After six weeks of intense shooting, Johnson called on Orthwein regarding the editorial, colorist project. Orthwein has performed editorial duties on a number of independent films and co-directed Bokeh, a well-received indie film.
“Michael caught me at just the right time,” said Orthwein. “We were in the midst of the pre-production and scripting stage of our next film and I was ready for a break from the more tedious parts of a film project – planning and budgeting.
“I know Mike has a great eye, with a keen sense of finding beauty, even in a bleak world,” Orthwein noted. “He and Magela Crosignani (the cinematographer) created a series of quietly beautiful images following this tragic story. After seeing the initial cut, I knew it was a project I wanted to be a part of.”
He explained that Johnson wanted a cinéma vérité, realistic feel to the film. One which added scenes that resemble a play combined with joltingly intense and emotional scenes that would slowly take the audience to heightened level of sadness when the final credits rolled.
Grading – Geoffrey Orthwein took a break in the pre-production of his next film project to handle the editing and colorist portion of Michael Johnson’s “Savage Youth.” Critical to his smooth post activity were the OWC ThunderBay Mini and recently purchased Thunderbolt 3 Dock that helped him move content quickly during the workflow process.
Working with RAW footage, the certified editor/colorist did all of the DI (digital intermediate) work in DaVinci Resolve from an OWC ThunderBay Mini. He took the locked picture, cut in Final Cur Pro X, and conformed the edit in Resolve.
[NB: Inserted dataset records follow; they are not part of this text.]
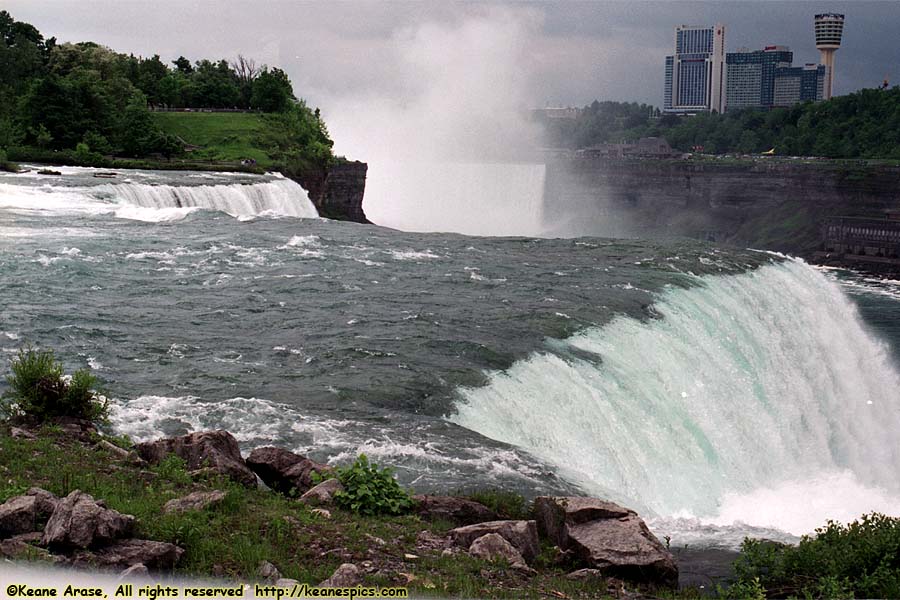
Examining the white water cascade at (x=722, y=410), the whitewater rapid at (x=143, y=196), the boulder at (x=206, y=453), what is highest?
the whitewater rapid at (x=143, y=196)

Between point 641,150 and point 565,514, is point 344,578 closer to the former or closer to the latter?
point 565,514

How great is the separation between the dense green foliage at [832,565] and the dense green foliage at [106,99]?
3883cm

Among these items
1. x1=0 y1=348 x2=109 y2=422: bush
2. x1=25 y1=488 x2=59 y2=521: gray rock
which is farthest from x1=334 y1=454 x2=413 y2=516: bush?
x1=0 y1=348 x2=109 y2=422: bush

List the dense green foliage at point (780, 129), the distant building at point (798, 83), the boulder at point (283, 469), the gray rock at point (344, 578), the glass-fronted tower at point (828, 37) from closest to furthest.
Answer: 1. the gray rock at point (344, 578)
2. the boulder at point (283, 469)
3. the dense green foliage at point (780, 129)
4. the glass-fronted tower at point (828, 37)
5. the distant building at point (798, 83)

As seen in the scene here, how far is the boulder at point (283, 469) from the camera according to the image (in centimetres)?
980

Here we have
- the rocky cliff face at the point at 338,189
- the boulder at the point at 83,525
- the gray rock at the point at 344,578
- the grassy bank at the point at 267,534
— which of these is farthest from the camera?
the rocky cliff face at the point at 338,189

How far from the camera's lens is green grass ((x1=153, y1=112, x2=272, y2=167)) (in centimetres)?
5019

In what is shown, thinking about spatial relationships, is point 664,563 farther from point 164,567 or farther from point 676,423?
point 676,423

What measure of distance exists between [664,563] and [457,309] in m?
11.2

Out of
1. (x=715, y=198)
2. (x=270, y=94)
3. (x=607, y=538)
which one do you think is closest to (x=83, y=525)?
(x=607, y=538)

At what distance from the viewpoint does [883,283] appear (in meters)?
51.7

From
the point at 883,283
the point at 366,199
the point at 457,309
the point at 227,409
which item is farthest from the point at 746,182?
the point at 227,409

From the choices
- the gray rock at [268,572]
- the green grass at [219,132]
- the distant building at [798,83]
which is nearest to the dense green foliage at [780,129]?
the green grass at [219,132]

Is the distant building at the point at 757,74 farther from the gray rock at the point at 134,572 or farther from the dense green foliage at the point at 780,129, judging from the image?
the gray rock at the point at 134,572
The entire edit was conformed to original camera media, the editorial LUT’s were removed and all footage and resources were organized on the OWC ThunderBay Mini.
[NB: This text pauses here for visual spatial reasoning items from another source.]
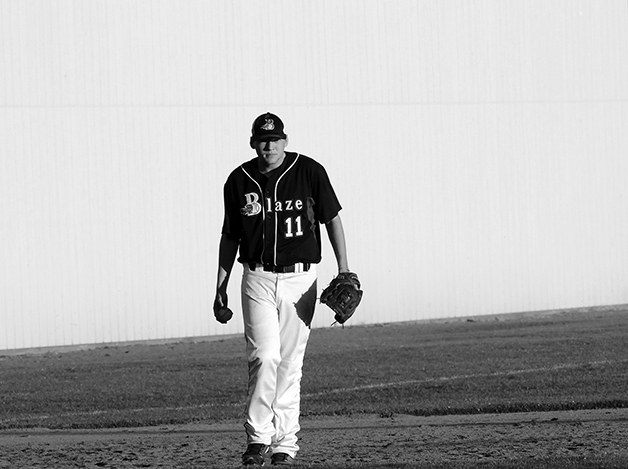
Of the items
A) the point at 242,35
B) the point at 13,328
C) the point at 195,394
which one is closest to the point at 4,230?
the point at 13,328

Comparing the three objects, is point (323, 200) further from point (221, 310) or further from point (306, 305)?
point (221, 310)

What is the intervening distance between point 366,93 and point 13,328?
6822mm

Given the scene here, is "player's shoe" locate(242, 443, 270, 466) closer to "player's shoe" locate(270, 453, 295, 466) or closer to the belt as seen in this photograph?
"player's shoe" locate(270, 453, 295, 466)

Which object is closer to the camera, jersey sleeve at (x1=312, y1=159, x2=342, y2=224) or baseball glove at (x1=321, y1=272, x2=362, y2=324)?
jersey sleeve at (x1=312, y1=159, x2=342, y2=224)

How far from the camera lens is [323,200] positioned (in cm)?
830

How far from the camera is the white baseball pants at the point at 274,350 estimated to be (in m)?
8.03

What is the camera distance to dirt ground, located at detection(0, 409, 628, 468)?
8.49 m

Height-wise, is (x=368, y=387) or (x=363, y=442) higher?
(x=363, y=442)

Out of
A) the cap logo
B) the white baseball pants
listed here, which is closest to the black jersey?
the white baseball pants

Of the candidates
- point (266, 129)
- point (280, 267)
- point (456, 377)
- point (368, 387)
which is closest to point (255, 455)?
point (280, 267)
Since Johnson and Crosignani had used Arri Alexa cameras to capture the content, Orthwein carefully followed best DI practices so the filmmakers had the flexibility of distributing Savage Youth in high-quality digital or film formats.
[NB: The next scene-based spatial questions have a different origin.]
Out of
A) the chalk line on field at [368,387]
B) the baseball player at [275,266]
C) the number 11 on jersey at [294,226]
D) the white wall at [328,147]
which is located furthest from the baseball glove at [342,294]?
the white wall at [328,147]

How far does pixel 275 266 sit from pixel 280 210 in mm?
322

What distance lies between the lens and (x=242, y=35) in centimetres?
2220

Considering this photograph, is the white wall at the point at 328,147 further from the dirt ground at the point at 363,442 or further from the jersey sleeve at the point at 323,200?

The conform from Final Cut Pro X was nearly seamless, with only a few scaling adjustments to be made on a handful of shots. He incorporated the preferred working LUT’s from Crosignani into the project and went to work.
To actualize the story for Johnson, he carefully color graded the film, altering and enhancing the film’s color. This included color correction and the generation of artistic color effects to carefully tweak the content to optimize what had been captured by the camera.
“Color is the ultimate expression of the film.” Orthwein emphasized, “You can use color to carry the component elements of framing, sound, editing and performance to communicate the narrative on a visceral level. The sticky, grime of a humid midwestern summer, the cold isolation of the morning after, or the all-too-real consequences of jealousy, anger and misunderstanding become palpable in the color grade. We were able to convey the color meaning, how it affects the mood of the work and how the audience interprets the film.”
Throughout the DI process there was a regular backup process. With all the primary media on the high-performance ThunderBay Mini, there were hourly backups of project files copied to two external sources … just in case.
“It wasn’t that I was worried about the ThunderBay Mini. There’s never a bottleneck during the grading or for any of my projects. But of course, you make sure there’s always a backup or two,” Orthwein stated.
The finished film blends atmospheric filmmaking with classic dramatic storytelling and blends Brechtian theater with visceral realism.
It is film about a marginalized generation you won’t soon forget–one that encompasses human tragedy with just a flicker of hope.